A contemporary house in Vancouver pairs two unusual influences: modern Mexico and calligraphy.

Calligraphy is the art of writing beautifully. But it’s also about showing the hand that is writing the word—a personal, thoughtful concept that Heather Howat and David Battersby of BattersbyHowat applied to the design of this west side Vancouver home. “It is a way of communicating,” says Howat, “but with a specificity to it that is unique.” It’s not about decoration, but meticulousness—an attention to detail that results in a kind of poetry in the altogether elegant, modern home.

The 5,000-square-foot, three-floor, five-bedroom house is atop a hill and “had to have a level of sophistication but not be in-your-face or pretentious,” says Howat. Battersby calls it pragmatic, even down-to-earth—quite literally. There’s a vegetable garden at the front of the house (three custom-designed circular planters) and huge light wells that connect the basement level to the landscape, creating a terrarium-like experience.

Part of this integration of form and function, nature and architecture, is inspired by Luis Barragán, the Pritzker Prize-winning Mexican architect who used geometric compositions, volumes, lines and shadows to poetic effect. Battersby and Howat made a pilgrimage to his home, Casa Barragán, a UNESCO World Heritage Site (“it was a profound and emotional experience,” says Battersby), and imbued some of that spirit into this house.

Most distinctive are the geometric masses—bold, stacked rectilinear shapes crowned with a curvilinear roof deck—and screens that create patterns and cast shadows. Howat says it’s about “modulating the light.” And there’s interplay between privacy and visibility with the wood screens. To passersby at the front of the house, the “screen collapses perspectively,” explains Battersby; it appears solid until viewed straight on. “It gives you this kind of scrim, a semi-permeable facade.”

Like Barragán, BattersbyHowat place as much emphasis on the exterior and surroundings of the house as on the interior. “That’s what we endeavour to do with urban houses, is try to relate to the site and landscape,” says Battersby. The garage is sunken under the backyard so that it doesn’t encroach on this relationship. Light wells, or “ditch gardens,” mean that, even in the basement, those inside the house continue to feel a connection to the outside, looking upon ferns and hostas through the windows. Other windows frame stellar views—both Vancouver’s cityscape in the distance and a massive heritage tree on the property in the foreground.

While there are subtle nods to the Mexican architect throughout the home, they’re interpreted for the coast. This is, after all, Vancouver, and instead of Barragán’s bright colours, Battersby and Howat used cedar and a subdued palette. Concrete dominates. “It’s essentially a concrete and steel structure with wood infill,” says Battersby. Inside, a central concrete wall is the backdrop for a dramatic set of open stairs—three flights stacked upon each other.

The stairway can be seen as a sequence of layers, material changes—just as Howat describes the house itself. “Some of it’s architectural, some of it’s practical,” she explains, “and some of it’s more expressive.” There are no risers between the solid-walnut treads, the edges of which are cased in a mild-steel frame that also holds in place vertical stainless-steel-cable guards—all of which allow the airy stairs to remain thin in profile, create visual interest and even cast shadows like those screens.

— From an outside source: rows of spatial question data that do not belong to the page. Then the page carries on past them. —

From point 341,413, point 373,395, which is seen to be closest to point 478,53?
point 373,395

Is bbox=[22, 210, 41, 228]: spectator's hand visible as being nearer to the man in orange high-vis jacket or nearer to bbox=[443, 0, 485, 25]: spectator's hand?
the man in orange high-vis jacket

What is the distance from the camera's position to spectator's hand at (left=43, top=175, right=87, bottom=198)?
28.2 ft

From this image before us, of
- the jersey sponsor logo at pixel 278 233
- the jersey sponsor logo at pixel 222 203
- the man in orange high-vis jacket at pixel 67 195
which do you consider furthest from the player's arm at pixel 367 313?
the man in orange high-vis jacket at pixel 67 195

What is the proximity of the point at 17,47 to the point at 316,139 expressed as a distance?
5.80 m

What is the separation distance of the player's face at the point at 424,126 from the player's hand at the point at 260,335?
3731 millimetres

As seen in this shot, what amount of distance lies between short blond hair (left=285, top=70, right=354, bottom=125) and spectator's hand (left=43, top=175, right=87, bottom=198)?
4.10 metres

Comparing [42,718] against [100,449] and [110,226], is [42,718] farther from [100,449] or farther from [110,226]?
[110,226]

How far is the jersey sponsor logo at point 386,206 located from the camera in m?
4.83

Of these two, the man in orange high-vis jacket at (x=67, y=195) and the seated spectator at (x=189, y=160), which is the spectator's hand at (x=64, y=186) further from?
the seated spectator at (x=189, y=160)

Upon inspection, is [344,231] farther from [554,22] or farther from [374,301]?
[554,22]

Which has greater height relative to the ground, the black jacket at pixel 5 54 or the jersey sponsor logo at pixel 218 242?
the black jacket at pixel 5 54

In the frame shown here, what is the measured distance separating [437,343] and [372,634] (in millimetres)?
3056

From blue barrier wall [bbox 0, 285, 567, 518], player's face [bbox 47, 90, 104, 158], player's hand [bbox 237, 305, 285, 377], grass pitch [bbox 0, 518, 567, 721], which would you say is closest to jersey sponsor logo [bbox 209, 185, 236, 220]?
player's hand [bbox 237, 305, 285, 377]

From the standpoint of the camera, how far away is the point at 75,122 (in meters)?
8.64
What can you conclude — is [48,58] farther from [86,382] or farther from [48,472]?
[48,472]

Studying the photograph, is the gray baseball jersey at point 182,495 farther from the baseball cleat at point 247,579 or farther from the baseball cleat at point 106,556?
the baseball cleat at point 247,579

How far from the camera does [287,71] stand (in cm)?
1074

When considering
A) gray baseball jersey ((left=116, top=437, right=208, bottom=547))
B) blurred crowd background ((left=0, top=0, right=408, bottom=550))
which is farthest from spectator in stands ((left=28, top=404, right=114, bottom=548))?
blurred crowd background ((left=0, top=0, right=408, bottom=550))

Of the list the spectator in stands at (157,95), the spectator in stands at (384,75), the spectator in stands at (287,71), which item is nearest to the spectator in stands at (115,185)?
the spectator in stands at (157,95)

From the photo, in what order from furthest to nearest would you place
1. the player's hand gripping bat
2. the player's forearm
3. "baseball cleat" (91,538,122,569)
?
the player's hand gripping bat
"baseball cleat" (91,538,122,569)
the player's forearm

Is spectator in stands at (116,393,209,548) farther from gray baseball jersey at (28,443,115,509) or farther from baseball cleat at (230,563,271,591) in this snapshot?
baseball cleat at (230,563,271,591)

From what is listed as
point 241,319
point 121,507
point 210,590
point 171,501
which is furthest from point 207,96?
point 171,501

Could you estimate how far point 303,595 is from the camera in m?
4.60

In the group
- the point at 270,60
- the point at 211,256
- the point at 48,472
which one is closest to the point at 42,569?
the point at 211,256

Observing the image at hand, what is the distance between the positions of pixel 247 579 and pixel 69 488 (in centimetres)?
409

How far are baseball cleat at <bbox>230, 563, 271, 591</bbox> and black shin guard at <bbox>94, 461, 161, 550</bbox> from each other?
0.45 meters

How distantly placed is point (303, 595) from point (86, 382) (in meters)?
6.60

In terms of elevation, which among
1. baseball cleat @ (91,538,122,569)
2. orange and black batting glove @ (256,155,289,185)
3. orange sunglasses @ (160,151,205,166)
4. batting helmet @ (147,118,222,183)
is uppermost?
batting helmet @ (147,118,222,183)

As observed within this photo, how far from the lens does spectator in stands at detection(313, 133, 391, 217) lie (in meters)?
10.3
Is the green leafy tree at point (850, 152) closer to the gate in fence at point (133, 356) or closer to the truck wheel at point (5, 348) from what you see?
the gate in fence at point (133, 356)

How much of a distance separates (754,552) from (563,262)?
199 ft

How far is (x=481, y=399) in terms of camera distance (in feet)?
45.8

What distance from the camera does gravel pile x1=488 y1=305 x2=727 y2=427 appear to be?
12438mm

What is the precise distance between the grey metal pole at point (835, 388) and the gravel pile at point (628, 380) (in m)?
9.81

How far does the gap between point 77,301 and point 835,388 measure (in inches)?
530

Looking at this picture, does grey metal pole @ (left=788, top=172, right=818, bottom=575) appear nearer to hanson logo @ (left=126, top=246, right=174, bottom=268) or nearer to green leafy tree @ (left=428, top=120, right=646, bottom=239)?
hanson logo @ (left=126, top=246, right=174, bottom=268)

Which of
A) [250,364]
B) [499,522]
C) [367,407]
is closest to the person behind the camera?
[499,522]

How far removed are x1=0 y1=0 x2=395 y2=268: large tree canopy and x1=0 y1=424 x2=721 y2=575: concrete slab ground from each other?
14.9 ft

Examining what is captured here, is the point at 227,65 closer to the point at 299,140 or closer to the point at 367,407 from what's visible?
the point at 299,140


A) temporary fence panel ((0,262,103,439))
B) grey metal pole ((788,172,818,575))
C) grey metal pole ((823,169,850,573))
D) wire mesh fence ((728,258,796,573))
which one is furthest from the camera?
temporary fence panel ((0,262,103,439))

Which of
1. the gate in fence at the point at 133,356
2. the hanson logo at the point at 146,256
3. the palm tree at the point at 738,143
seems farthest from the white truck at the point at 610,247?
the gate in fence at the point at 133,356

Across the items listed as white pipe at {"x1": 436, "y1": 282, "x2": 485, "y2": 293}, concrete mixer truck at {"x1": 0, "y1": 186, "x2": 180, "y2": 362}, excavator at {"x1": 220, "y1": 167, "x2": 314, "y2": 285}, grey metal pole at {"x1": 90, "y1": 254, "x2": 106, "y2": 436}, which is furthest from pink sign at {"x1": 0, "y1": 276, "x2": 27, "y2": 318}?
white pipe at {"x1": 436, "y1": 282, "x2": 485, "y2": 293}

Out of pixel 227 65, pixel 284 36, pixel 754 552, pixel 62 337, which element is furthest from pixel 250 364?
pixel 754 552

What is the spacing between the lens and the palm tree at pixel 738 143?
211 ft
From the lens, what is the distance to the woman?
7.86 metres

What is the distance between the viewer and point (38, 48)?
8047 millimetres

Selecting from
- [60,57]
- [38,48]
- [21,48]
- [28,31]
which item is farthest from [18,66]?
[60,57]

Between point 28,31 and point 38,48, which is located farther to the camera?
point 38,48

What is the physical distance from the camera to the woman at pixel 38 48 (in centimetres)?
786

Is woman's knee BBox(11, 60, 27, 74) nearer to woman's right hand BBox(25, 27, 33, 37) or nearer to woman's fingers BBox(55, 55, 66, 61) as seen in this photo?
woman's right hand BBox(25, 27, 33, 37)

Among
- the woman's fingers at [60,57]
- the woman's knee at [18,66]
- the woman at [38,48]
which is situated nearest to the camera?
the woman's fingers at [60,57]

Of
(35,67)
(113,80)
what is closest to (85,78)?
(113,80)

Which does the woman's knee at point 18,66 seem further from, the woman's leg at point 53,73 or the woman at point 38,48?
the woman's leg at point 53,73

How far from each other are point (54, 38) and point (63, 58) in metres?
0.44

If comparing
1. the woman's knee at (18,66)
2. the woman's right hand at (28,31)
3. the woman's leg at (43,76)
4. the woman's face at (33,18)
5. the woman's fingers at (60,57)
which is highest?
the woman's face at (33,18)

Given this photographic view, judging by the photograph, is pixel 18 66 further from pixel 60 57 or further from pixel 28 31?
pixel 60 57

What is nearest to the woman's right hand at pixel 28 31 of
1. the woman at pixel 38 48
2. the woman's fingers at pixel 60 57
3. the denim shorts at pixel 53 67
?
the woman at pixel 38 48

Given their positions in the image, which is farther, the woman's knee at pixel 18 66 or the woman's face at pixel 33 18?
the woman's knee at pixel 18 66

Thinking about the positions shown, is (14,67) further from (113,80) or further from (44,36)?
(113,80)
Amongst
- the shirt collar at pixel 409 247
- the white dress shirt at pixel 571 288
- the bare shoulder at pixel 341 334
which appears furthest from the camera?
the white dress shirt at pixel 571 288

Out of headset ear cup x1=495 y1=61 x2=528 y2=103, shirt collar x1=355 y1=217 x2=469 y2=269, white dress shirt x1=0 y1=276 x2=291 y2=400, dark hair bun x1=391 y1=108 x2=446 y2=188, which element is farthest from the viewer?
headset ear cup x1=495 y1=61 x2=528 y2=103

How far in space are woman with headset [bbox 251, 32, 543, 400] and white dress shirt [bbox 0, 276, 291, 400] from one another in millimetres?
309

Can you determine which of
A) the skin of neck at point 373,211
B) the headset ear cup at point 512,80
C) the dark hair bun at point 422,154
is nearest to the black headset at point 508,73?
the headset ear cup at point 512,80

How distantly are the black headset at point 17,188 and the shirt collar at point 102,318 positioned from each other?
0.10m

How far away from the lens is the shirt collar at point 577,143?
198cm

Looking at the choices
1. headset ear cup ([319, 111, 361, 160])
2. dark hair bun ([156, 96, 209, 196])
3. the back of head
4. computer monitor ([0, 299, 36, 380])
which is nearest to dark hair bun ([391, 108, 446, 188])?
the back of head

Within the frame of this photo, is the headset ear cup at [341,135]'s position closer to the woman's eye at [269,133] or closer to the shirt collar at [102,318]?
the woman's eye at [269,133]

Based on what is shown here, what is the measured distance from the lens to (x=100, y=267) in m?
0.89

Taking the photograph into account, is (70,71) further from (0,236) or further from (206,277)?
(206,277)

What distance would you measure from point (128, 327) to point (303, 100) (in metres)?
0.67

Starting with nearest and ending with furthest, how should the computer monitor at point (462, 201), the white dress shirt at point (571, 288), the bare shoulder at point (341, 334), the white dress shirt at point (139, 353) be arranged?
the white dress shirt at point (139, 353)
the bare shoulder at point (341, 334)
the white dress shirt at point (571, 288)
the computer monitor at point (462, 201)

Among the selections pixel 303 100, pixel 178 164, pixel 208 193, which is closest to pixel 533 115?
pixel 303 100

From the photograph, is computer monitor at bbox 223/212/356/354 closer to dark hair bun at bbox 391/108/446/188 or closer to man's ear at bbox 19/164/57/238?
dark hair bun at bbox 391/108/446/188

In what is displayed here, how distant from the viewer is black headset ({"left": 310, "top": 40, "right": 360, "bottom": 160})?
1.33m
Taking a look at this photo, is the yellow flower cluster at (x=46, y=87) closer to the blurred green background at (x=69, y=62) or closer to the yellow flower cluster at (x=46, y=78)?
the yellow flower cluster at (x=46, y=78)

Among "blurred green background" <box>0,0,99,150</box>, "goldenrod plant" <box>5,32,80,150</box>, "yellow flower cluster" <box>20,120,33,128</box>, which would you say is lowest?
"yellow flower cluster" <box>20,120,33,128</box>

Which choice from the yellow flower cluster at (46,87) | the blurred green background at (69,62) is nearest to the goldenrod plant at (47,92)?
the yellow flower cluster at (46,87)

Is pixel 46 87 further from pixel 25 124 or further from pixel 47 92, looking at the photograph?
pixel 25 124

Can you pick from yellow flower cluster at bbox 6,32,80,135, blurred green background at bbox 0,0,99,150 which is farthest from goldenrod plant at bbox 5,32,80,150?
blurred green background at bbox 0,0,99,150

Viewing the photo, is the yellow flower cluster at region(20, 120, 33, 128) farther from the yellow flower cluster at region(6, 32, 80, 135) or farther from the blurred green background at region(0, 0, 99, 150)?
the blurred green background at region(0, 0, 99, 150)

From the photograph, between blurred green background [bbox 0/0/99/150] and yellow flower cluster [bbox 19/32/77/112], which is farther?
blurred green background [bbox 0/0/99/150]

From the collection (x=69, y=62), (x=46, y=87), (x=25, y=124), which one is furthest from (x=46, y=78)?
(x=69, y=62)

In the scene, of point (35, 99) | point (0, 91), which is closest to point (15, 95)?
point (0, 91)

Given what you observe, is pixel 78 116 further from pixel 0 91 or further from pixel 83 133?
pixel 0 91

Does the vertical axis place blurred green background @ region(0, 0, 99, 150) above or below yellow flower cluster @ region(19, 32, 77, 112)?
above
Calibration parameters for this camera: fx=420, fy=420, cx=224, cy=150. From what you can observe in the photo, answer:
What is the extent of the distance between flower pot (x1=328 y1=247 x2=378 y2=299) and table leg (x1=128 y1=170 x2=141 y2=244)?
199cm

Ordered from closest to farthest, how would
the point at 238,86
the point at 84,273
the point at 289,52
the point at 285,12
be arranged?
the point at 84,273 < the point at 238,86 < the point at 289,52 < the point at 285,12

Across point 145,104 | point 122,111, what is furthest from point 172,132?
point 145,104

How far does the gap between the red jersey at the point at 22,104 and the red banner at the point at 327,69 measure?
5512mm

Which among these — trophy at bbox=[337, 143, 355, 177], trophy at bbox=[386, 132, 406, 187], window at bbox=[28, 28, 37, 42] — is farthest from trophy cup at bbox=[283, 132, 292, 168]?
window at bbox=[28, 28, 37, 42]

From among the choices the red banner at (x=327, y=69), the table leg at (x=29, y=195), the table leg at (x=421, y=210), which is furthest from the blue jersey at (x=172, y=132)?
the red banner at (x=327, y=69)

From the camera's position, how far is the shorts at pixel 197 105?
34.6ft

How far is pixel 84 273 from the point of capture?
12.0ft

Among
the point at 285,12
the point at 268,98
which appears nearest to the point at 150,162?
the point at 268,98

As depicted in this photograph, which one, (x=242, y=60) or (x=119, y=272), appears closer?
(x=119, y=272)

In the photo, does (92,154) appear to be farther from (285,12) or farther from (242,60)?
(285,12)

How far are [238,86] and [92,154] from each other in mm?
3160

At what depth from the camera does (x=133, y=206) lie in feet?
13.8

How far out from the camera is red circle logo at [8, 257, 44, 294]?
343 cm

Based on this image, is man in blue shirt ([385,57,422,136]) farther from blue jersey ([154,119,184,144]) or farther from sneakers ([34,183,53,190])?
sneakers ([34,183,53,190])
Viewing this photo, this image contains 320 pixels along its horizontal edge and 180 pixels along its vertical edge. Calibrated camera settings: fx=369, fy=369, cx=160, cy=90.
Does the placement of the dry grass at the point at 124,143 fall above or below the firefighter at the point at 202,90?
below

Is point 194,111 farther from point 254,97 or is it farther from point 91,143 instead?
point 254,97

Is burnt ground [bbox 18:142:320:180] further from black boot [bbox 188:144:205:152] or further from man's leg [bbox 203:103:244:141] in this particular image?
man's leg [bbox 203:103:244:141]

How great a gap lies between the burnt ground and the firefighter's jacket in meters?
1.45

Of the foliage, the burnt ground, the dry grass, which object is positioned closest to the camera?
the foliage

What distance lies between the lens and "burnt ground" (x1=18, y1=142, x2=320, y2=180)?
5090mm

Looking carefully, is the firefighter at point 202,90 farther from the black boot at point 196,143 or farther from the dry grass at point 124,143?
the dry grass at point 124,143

Butting up against that central concrete wall, the stairs are architectural and referential, reiterating the wood screens and geometric massing of the envelope—almost like a microcosm of the house. “It’s a very intentional differentiation of components,” says Battersby of the exterior’s soffiting, cladding and recessed band that separates the upper and main floors into two distinct masses. “We were looking for a way to articulate it architecturally that’s like calligraphy,” says Battersby, “a certain kind of quality, a language set up in the detailing.” Howat explains further: “When I think of calligraphy, I think of the pen that is used, and it is deployed to create the thick and thinness of the line as it travels around the shape of each letter.” Here, the architects shape the house using layers of architectural expression.

Back inside, the sequence of layers continues. The polished concrete’s shades of grey are repeated throughout, from the charcoal of a daybed to the dove tones of the marble countertops in the master bath and kitchen. The soft grey is then tempered with white walls, dark walnut floors and millwork in almost every room (including the master bed, kitchen cabinetry and library shelving, all custom-designed by BattersbyHowat) and black accents in the mullions and furniture (Wegner wishbone dining chairs and a Saarinen tulip table are an atypical black), as well as a black-stone-clad powder room.

The effect is more masculine than you might expect, says Battersby, and is reflective of the homeowners’ design savvy and desire for uniformity. This “robustness,” apparent in every aspect of the home, goes back to Barragán and even Spanish and Moorish architecture—a long history completely unrelated to Vancouver, says Battersby, and yet reinterpreted here.

And it’s akin, again, to the lines of calligraphy, a stylized elegance that’s been rigorously applied throughout the house and surrounding landscape. It’s apt that a root word of calligraphy is the Greek kalli, which simply means beautiful.